The Russian economy continues to adjust to the dual shocks of lower oil prices and sanctions. The economic contraction is nonetheless shallower than previous recessions as the authorities’ economic package—a flexible exchange rate regime, banking sector capital and liquidity injection, limited fiscal stimulus, and regulatory forbearance—cushioned the shocks, helped restore confidence and stabilized the banking system.

Outlook and Risks

Yet the recession is extending into 2016, with the economy expected to contract by about 1½ percent due to lower oil prices, weak household income growth, and fiscal consolidation. With oil prices expected to stabilize and domestic financial conditions to ease, the economy is projected to start growing again in 2017 by about 1 percent. Inflation has decelerated significantly due to weak economic activity, a tight monetary policy stance, and the government’s restrictive income policies. Inflation is expected to reach about 6½ percent at end-2016 and fall further towards the central bank’s inflation target during 2017. However, medium-term prospects remain subdued due to a weak oil price outlook, adverse population dynamics coupled with long-standing structural bottlenecks, and the impact of sanctions on productivity and investment. Barring significant structural reforms, long-term growth is likely to settle around 1½ percent.

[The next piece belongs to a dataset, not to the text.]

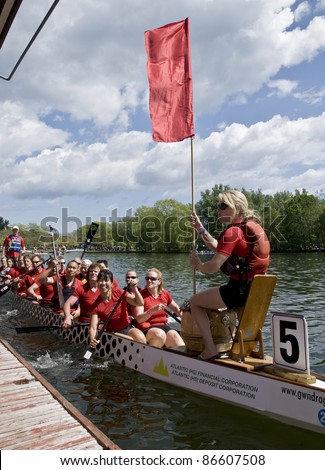 TORONTO - JUNE 21: ADBCCSDC Alliance Boat Dragon's Dragon Boat holding a flag in the Final of the Toronto International Dragon Boat Racing Festival. - stock photo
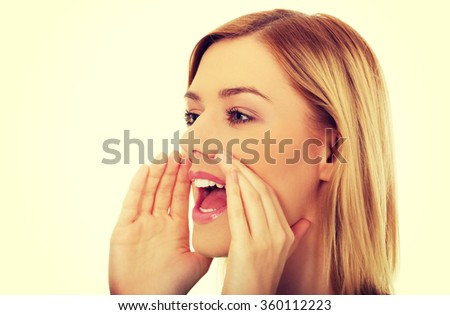Young woman whispers gossip. - stock photo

A key downside risk to this outlook is lower-than-projected oil prices which would adversely affect growth, even if existing buffers would make the situation manageable from an external stability perspective. Also, the absence of credible measures to balance the budget in the medium-term could foster uncertainty and further limit growth. Finally, a persistently weak banking system could negatively weigh on economic prospects as constrained credit supply would affect investment.

Economic Policies

Policies should focus on managing the necessary adjustment to lower oil prices while supporting the recovery by: (1) anchoring the required fiscal adjustment in a credible medium-term plan and balancing the adjustment to minimize the short-term impact on growth; (2) resuming monetary policy loosening as inflation risks subside to mitigate the expected fiscal consolidation and support the recovery; (3) strengthening financial sector institutions to better support growth; and (4) advancing structural reforms to leverage the more competitive exchange rate and rebalance growth towards non-energy tradable goods.